> _Exercises_:
A. In the passage on privacy bills, what year did California pass the California Financial Privacy Act?
B. List every bill or law that the passage on privacy bills names by title.
C. Restate the part of the passage on privacy bills that begins at the words "Last week saw" and stops after "to follow shortly).", updating "Friday" to "Thursday".

> _Given passage_:
____
Last week saw a flurry of activity on the privacy front, likely unprecedented at least in recent history. Over the course of less than 48 hours, three different privacy bills were introduced in the House of Representatives, one by Rep. Bobby Rush (D-Ill.), and two by Congresswoman Jackie Speier (D-Cal.). Speier is no stranger to the privacy arena, having been the primary driver behind very similar legislation, the California Financial Privacy Act, that was passed in her home state back in 2003. In a somewhat unique twist, Speier introduced two bills on Friday – the "Financial Information Privacy Act of 2011" and the "Do Not Track Me Online Act." We discuss each of the Rush bill and the Speier "Do Not Track Me Online" bill below (with a separate article on Speier’s "Financial Information Privacy Act of 2011" bill to follow shortly).
____
> _Dataset content_:
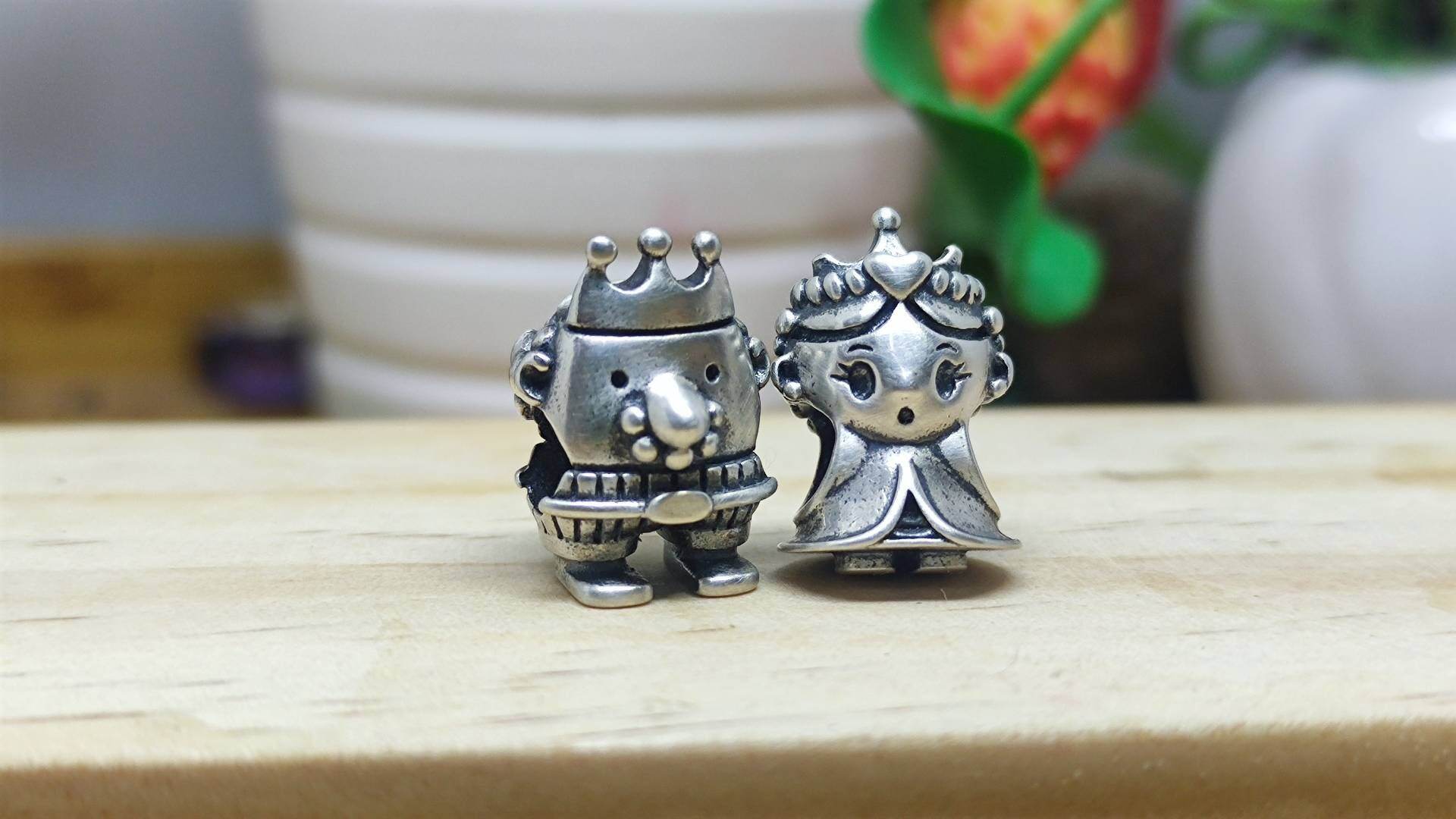 GauBee Charm bạc 925 vua, hoàng hậu, công chúa, búp bê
____
> _Responses for each task_:
A. 2003

B.
California Financial Privacy Act
Financial Information Privacy Act of 2011
Do Not Track Me Online Act

C.
Last week saw a flurry of activity on the privacy front, likely unprecedented at least in recent history. Over the course of less than 48 hours, three different privacy bills were introduced in the House of Representatives, one by Rep. Bobby Rush (D-Ill.), and two by Congresswoman Jackie Speier (D-Cal.). Speier is no stranger to the privacy arena, having been the primary driver behind very similar legislation, the California Financial Privacy Act, that was passed in her home state back in 2003. In a somewhat unique twist, Speier introduced two bills on Thursday – the "Financial Information Privacy Act of 2011" and the "Do Not Track Me Online Act." We discuss each of the Rush bill and the Speier "Do Not Track Me Online" bill below (with a separate article on Speier’s "Financial Information Privacy Act of 2011" bill to follow shortly).